Wells Fargo & Co. (WFC), the largest U.S. home lender, agreed to pay a record $85 million fine to settle Federal Reserve claims it steered borrowers into costlier loans and falsified data in mortgage applications.
Employees at Wells Fargo Financial, the lenders consumer- finance unit, pushed customers who may have been eligible for prime interest rates into loans carrying higher rates intended for riskier borrowers, the Fed said today in a statement announcing the settlement. Separately, sales personnel used false documents to make it appear borrowers qualified for loans when their incomes made them ineligible.
Wells Fargo will work closely with the Federal Reserve to provide restitution to customers who may have been harmed, and to reinforce our internal controls, Chairman and Chief Executive Officer John Stumpf said in a separate statement.
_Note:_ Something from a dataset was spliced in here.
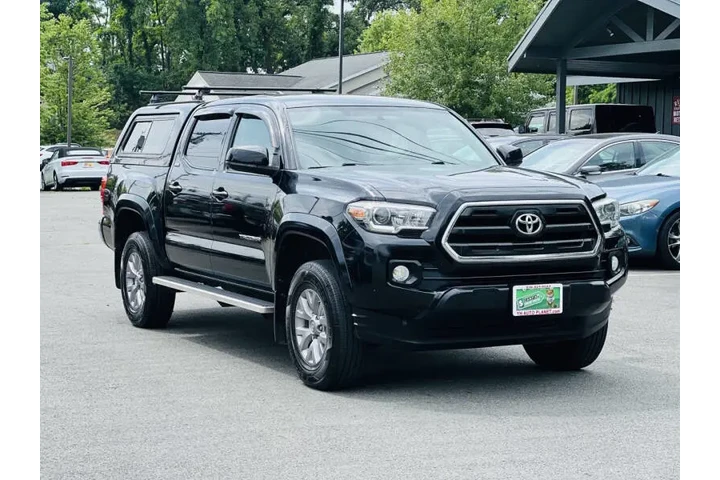 $23500 : 2016 Tacoma SR5 V6 image 5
The company shuttered Wells Fargo Financial in July 2010, eliminating 3,800 jobs and ceased making non-prime home loans. The business was overseen by Mark Oman, 56, who has announced he will retire by year-end. The San Francisco-based bank didnt admit wrongdoing in agreeing to todays action.
The civil penalty is the largest issued by the Fed in a consumer-protection case, according to the Feds statement. The accord requires Wells Fargo to re-evaluate qualifications of borrowers who received a subprime, cash-out refinancing loan between January 2006 and June 2008.
Compensating Borrowers
Wells Fargo must compensate borrowers harmed by the practices, which may exceed 10,000, according to the Fed. Less than 4 percent of the about 300,000 mortgage loans made by the lender between January 2004 and September 2008 are eligible for restitution, the company said.
Wells Fargo said it will submit a plan to the Fed within 90 days laying out certain oversight and lending procedures.
The Fed also issued consent orders against 16 Wells Fargo employees that bar them from working in the banking industry, the regulator said in the statement. The employees have been fired, Wells Fargo said.